_TO DO_. Write out everything in the VA healthcare text below, from "The CVAF receives" down to "Arlen Specter, R-Pa.", word for word.

The CVAF receives 95 percent of its funding through grants. “If the American public actually knew of the deficiencies in VA healthcare, they would be outraged,” says David Gorman, executive director of the Disabled American Veterans (DAV), a 1.2 million-member group that represents disabled veterans. “It’s really changed to become an us against them-type mentality on Capitol Hill. Right now the Republicans have the majority and they flex their muscle whenever they have a chance. It doesn’t do the country any good and doesn’t do the vets any good.”

In April, Republican senators, including Rick Santorum, R-Pa., John McCain, R-Ariz. and Tom Coburn, R-Okla., voted to defeat a Democratic effort to add $2 billion to the 2005 VA healthcare budget. The only Republican who voted in favor of the bill was Senator Arlen Specter, R-Pa.

“Democrats are the ones supporting the troops. Republicans aren’t supporting us,” says Bill Huber, Disabled American Veterans Hospital Coordinator in Muskogee, Oklahoma and Korean Veteran. “I’m 71 years old and I’ve been around a while. The problem is, veterans don’t protest. We take what we get. I’m the president of our DAV chapter and I tell my people to write to their congressmen. They just sit back and let our lobbyists do it. They can’t do it by themselves; we have to help them.”

Huber’s group provides transportation to vets who have no means of getting to their VA appointments. The transportation service relies on donations to pay for vans, and volunteers to pick up and drop off veterans, including some who live as far as three hours away.

“We have a breakfast fundraiser once every three months and the only ones that will come are our members. We have that fundraiser so we can go on with our projects, but we don’t get support [from the locals]. That’s disheartening,” says Huber.

The transportation service was recently asked to cut back its operations by 45 percent because of lack of funding, but the director refused to sign on. “What kind of people do we have running our government? So many are non-veterans. The ones that are veterans aren’t supporting the veterans,” says Huber.

_RECORDED INFORMATION_.
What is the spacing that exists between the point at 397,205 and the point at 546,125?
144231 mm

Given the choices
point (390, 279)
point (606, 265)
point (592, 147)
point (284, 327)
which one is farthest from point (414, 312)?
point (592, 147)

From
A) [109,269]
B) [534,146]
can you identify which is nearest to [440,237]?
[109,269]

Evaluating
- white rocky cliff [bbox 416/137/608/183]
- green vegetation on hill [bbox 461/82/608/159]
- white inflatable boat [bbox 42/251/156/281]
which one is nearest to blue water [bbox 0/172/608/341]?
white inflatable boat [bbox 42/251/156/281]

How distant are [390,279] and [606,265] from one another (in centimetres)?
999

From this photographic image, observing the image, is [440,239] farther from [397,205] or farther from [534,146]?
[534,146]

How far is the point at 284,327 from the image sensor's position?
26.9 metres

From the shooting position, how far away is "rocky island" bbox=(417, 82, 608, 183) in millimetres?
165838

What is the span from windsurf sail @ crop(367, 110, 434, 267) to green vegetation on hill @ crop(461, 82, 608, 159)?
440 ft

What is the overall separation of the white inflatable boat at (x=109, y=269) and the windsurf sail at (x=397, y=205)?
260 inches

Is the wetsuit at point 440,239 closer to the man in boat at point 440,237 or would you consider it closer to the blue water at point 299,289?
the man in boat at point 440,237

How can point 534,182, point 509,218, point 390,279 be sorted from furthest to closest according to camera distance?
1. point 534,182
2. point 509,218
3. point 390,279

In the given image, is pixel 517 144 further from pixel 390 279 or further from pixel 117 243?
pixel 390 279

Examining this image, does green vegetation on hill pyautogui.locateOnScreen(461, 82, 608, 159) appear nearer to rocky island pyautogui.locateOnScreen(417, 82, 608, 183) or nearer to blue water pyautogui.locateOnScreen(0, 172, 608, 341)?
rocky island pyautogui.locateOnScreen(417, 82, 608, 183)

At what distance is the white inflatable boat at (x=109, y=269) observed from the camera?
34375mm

_EXERCISE OUTPUT_.
The CVAF receives 95 percent of its funding through grants. “If the American public actually knew of the deficiencies in VA healthcare, they would be outraged,” says David Gorman, executive director of the Disabled American Veterans (DAV), a 1.2 million-member group that represents disabled veterans. “It’s really changed to become an us against them-type mentality on Capitol Hill. Right now the Republicans have the majority and they flex their muscle whenever they have a chance. It doesn’t do the country any good and doesn’t do the vets any good.”

In April, Republican senators, including Rick Santorum, R-Pa., John McCain, R-Ariz. and Tom Coburn, R-Okla., voted to defeat a Democratic effort to add $2 billion to the 2005 VA healthcare budget. The only Republican who voted in favor of the bill was Senator Arlen Specter, R-Pa.